Playbooks (deterministic workflows)
A playbook is a durable, reviewable workflow artifact that the execution engine can run deterministically. Playbooks exist to make multi-step work:
- Composable: a single run request executes many steps
- Auditable: steps and outcomes are logged with artifacts
- Safe: side effects are gated by approvals; runs can pause and resume
- Resumable: paused workflows can continue without repeating completed steps
Playbooks are not skills
- Skills are instruction bundles for the model (guidance).
- Playbooks are schema-validated workflow specs executed by the runtime (control).
Workflow runtime contract (run / resume)
The playbook runtime exposes a small contract that supports two operations:
- Run: start a workflow.
- Resume: continue a paused workflow using a resume token.
Input shape
{
"action": "run",
"pipeline": "<inline pipeline string OR absolute playbook file path>",
"argsJson": "{\"key\":\"value\"}",
"cwd": "<workspace-relative cwd>",
"timeoutMs": 30000,
"maxOutputBytes": 512000
}
Resume:
{
"action": "resume",
"token": "<resumeToken>",
"approve": true
}
Output envelope
The runtime returns an envelope with a status:
ok→ finished successfullyneeds_approval→ paused; aresumeTokenis required to resumecancelled→ explicitly denied/cancelled (no further side effects)
Example (paused):
{
"ok": true,
"status": "needs_approval",
"output": [],
"requiresApproval": {
"prompt": "Apply changes?",
"items": [],
"resumeToken": "..."
}
}
Failures should be represented as ok: false with a structured error payload (and may include partial output and/or a resume token when safe).
Workflow files (YAML/JSON)
Playbooks can be stored as workflow files that define name, args, and steps. A minimal YAML shape:
name: inbox-triage
args:
tag:
default: "family"
steps:
- id: collect
command: cli inbox list --json
output: json
- id: categorize
command: cli inbox categorize --json
output: json
stdin: $collect.stdout
- id: approve
command: cli inbox apply --approve
stdin: $categorize.stdout
approval: required
- id: execute
command: cli inbox apply --execute
stdin: $categorize.stdout
condition: $approve.approved
Command namespaces (required)
steps[].command is interpreted via an explicit namespace prefix and compiled into typed runtime actions. This avoids unsafe implicit behavior (for example “shell by accident”).
Examples:
cli …→ command runs via the CLI capability/tooling (never an implicit OS shell).http …→ HTTP request action.web …→ browser automation action.mcp …→ MCP tool invocation.node …→ node RPC / capability call.
Step data passing
Steps can reference prior step outputs, for example:
stdin: $stepId.stdout(raw output)stdin: $stepId.json(parsed JSON output)

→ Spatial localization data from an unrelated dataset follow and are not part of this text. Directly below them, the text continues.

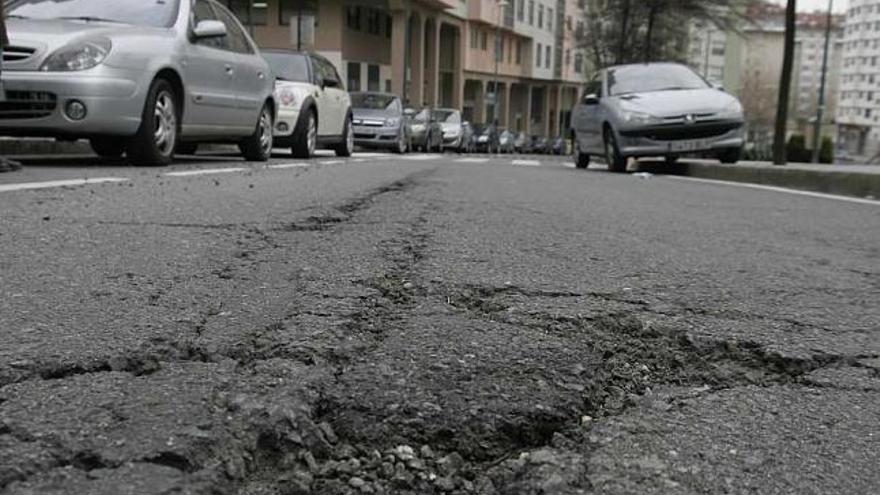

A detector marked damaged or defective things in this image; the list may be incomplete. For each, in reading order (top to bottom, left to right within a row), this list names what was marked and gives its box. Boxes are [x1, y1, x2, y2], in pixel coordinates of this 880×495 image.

cracked asphalt [0, 153, 876, 494]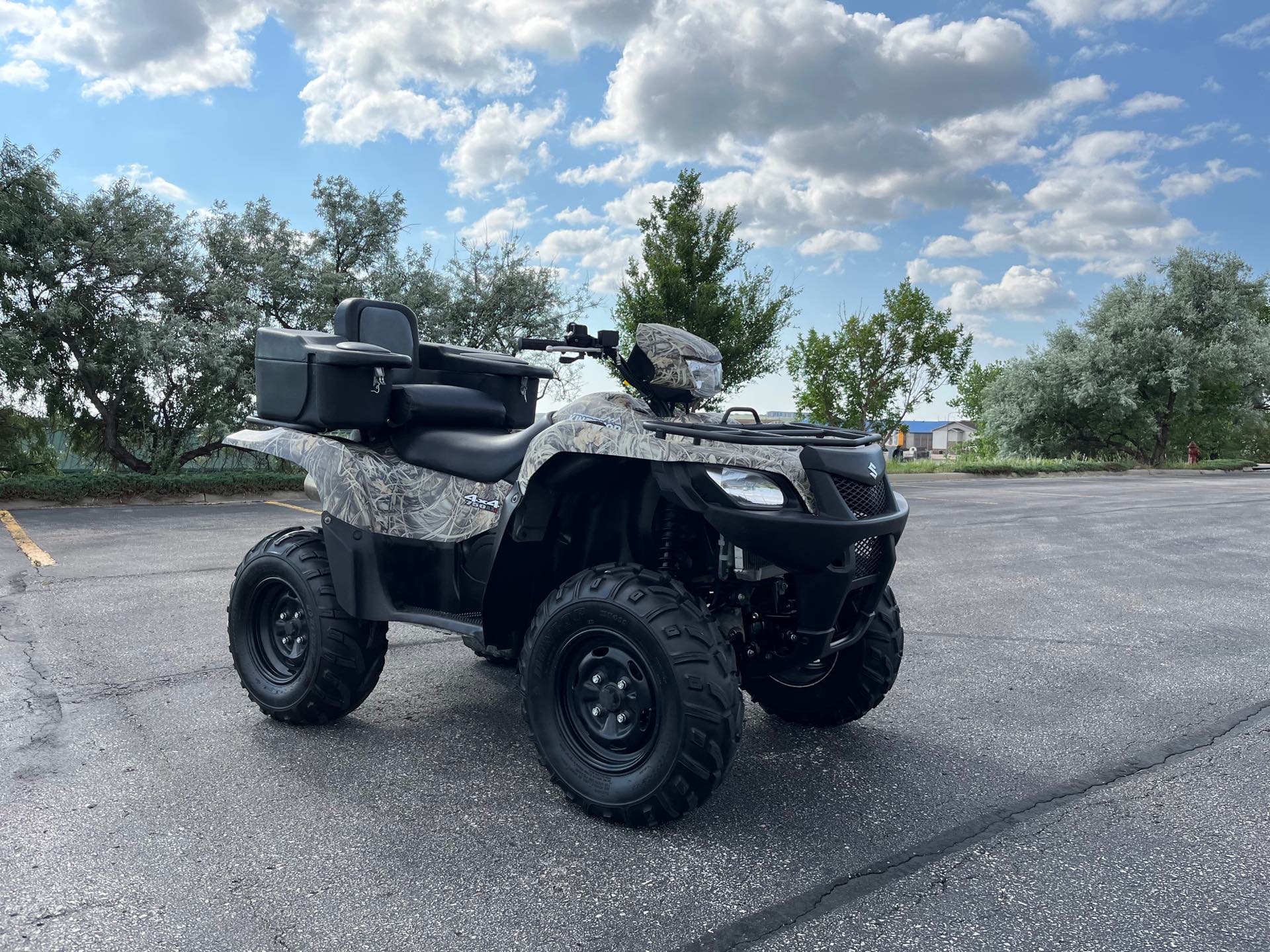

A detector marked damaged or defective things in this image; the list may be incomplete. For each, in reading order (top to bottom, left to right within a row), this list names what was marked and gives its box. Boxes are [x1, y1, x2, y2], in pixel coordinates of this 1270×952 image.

crack in asphalt [681, 695, 1270, 949]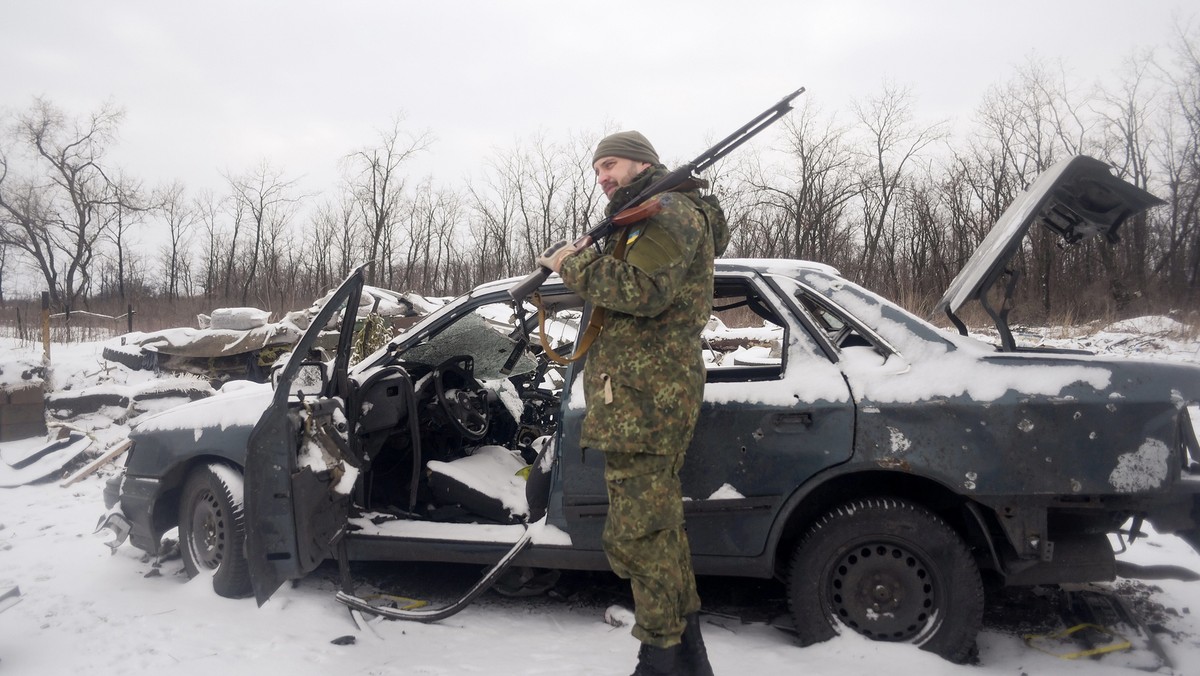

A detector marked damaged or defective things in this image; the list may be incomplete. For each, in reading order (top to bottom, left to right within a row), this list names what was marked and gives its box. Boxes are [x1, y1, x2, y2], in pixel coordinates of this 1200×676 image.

wrecked car [100, 154, 1200, 667]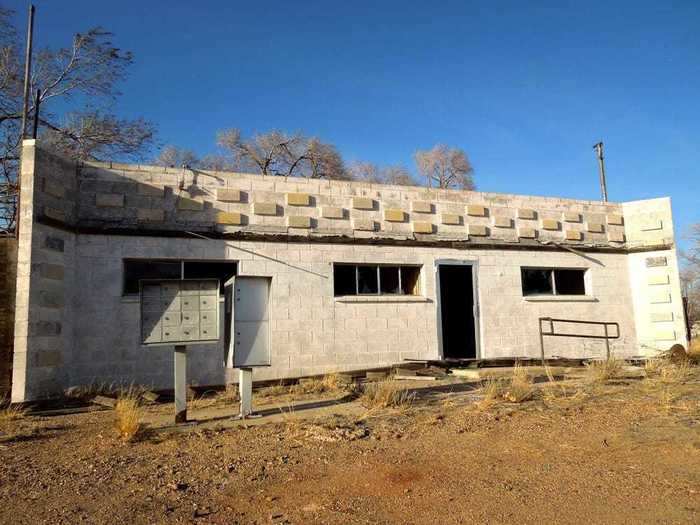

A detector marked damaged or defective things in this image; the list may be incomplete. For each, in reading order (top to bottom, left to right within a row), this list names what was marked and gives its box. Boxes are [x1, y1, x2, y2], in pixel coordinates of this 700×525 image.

broken window [123, 258, 238, 294]
broken window [334, 262, 422, 294]
broken window [520, 268, 584, 296]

The runtime is responsible for enforcing output caps and for refusing ambiguous/non-JSON output when a step declares JSON (via output: json and/or an explicit output schema).
Approval gates
Any step may declare approval: required. When reached:
- The run pauses and creates an approval request.
- The runtime returns/emits an envelope with
status: needs_approvaland aresumeToken. - The operator approves/denies; the runtime resumes/cancels accordingly.
Approval steps can include a preview derived from prior step output (capped) so the operator sees what would happen before approving.
Determinism + safety constraints
The playbook runtime must enforce:
- Timeouts (
timeoutMs) and output caps (maxOutputBytes) at runtime. - Workspace boundary for
cwd(no filesystem traversal outside workspace). - Tool allowlists/denylists and sandbox policy (no bypass via playbooks).
- No secret values embedded in workflow specs; use secret handles via the secret provider.
- Postconditions for state-changing steps when feasible.
Optional: JSON-only LLM steps
Some workflows need a “judgment” step (classify, extract, draft) that uses a model and may call tools. Tyrum allows LLM steps, but they must remain budgeted and enforced like any other execution:
- tool access must be explicitly allowed (allowlist / policy)
- risky tool calls may require approvals
- budgets/timeouts apply (including a maximum tool-call count)
- outputs should be validated when a schema is provided
This supports advanced workflows while keeping safety enforceable outside prompts.